_TASK BRIEF_
Print every record below exactly as written.

===

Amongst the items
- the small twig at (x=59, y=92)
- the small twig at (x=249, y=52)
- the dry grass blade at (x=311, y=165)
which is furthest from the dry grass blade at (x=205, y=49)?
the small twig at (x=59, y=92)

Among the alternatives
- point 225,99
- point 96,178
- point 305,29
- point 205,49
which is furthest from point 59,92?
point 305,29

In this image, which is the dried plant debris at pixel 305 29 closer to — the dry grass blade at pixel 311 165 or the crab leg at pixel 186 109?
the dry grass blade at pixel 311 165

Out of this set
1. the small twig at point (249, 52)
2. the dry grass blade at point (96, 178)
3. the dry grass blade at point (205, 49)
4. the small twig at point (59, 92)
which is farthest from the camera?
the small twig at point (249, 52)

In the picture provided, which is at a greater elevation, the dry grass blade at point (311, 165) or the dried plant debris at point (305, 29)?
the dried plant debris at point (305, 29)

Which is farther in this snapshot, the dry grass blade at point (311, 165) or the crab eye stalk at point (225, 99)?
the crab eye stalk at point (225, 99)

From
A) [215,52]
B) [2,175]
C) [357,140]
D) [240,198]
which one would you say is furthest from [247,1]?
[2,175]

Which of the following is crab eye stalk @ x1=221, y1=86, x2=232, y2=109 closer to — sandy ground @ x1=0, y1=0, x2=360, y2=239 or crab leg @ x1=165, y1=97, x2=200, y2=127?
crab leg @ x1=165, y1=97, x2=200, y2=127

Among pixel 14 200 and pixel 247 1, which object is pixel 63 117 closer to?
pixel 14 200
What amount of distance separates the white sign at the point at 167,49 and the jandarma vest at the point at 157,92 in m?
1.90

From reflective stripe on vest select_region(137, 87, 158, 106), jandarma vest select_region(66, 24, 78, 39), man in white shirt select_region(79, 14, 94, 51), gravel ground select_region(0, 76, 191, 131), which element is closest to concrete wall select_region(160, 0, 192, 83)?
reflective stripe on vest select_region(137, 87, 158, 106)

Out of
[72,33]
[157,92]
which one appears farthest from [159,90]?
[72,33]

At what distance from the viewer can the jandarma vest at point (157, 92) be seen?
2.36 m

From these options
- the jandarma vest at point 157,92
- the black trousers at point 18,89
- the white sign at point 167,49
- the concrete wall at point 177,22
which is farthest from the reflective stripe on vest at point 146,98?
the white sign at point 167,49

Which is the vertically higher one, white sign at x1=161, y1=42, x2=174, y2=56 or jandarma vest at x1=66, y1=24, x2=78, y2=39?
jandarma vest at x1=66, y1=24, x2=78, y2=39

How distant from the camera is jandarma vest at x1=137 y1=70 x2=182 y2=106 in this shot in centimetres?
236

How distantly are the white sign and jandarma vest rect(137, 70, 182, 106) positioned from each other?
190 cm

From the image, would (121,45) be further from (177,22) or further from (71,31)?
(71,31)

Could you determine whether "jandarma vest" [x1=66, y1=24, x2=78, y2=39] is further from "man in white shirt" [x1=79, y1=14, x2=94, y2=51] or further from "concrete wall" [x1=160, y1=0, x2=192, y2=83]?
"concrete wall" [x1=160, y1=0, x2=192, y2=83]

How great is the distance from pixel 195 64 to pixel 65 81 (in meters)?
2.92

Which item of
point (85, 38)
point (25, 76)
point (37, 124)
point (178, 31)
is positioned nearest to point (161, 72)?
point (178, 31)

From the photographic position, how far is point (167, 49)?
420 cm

===

_SOLUTION_
Amongst the items
- the small twig at (x=59, y=92)
- the small twig at (x=249, y=52)
- the dry grass blade at (x=311, y=165)
which is furthest from the dry grass blade at (x=205, y=49)?
the small twig at (x=59, y=92)

Among the alternatives
- point 225,99
- point 96,178
- point 305,29
- point 205,49
which is furthest from point 59,92?
point 305,29

In this image, which is the dried plant debris at pixel 305 29 closer to — the dry grass blade at pixel 311 165 or the crab leg at pixel 186 109?
the dry grass blade at pixel 311 165

Out of this set
1. the small twig at point (249, 52)
2. the dry grass blade at point (96, 178)
3. the dry grass blade at point (205, 49)
4. the small twig at point (59, 92)
which is farthest from the camera?
the small twig at point (249, 52)

In the picture provided, which is at a greater elevation, the dry grass blade at point (311, 165) or the dried plant debris at point (305, 29)?
the dried plant debris at point (305, 29)

Which is farther in this snapshot, the dry grass blade at point (311, 165) or the crab eye stalk at point (225, 99)?
the crab eye stalk at point (225, 99)

From
A) [215,52]
B) [2,175]
C) [357,140]
D) [240,198]
which one would you say is furthest from [247,1]?
[2,175]

Which of the following is crab eye stalk @ x1=221, y1=86, x2=232, y2=109 closer to — sandy ground @ x1=0, y1=0, x2=360, y2=239 or crab leg @ x1=165, y1=97, x2=200, y2=127?
crab leg @ x1=165, y1=97, x2=200, y2=127

Among pixel 14 200 and pixel 247 1, which object is pixel 63 117 closer to?
pixel 14 200
What amount of distance separates the white sign at the point at 167,49 and the jandarma vest at the point at 157,92 in m?
1.90

From reflective stripe on vest select_region(137, 87, 158, 106), jandarma vest select_region(66, 24, 78, 39), man in white shirt select_region(79, 14, 94, 51), gravel ground select_region(0, 76, 191, 131), which element is closest to concrete wall select_region(160, 0, 192, 83)?
reflective stripe on vest select_region(137, 87, 158, 106)

Out of
[72,33]
[157,92]
which one appears farthest from [159,90]?
[72,33]

At what distance from the viewer can the jandarma vest at point (157, 92) be seen?
2.36 m

From these options
- the jandarma vest at point 157,92
- the black trousers at point 18,89
- the white sign at point 167,49
- the concrete wall at point 177,22
which is farthest from the reflective stripe on vest at point 146,98?
the white sign at point 167,49

Which is the vertically higher one, white sign at x1=161, y1=42, x2=174, y2=56 or jandarma vest at x1=66, y1=24, x2=78, y2=39?
jandarma vest at x1=66, y1=24, x2=78, y2=39

How distant from the camera is jandarma vest at x1=137 y1=70 x2=182 y2=106 in this shot in centimetres?
236

How distantly are the white sign and jandarma vest rect(137, 70, 182, 106) positioned from each other?
190 cm

From the image, would (121,45) be further from (177,22) or further from (71,31)?
(71,31)

Could you determine whether "jandarma vest" [x1=66, y1=24, x2=78, y2=39] is further from "man in white shirt" [x1=79, y1=14, x2=94, y2=51] or further from "concrete wall" [x1=160, y1=0, x2=192, y2=83]?
"concrete wall" [x1=160, y1=0, x2=192, y2=83]

How great is the distance from pixel 195 64 to pixel 65 81 (in meters)?
2.92

Which item of
point (85, 38)
point (25, 76)
point (37, 124)
point (178, 31)
is positioned nearest to point (161, 72)?
point (178, 31)

From the photographic position, how far is point (167, 49)?
420 cm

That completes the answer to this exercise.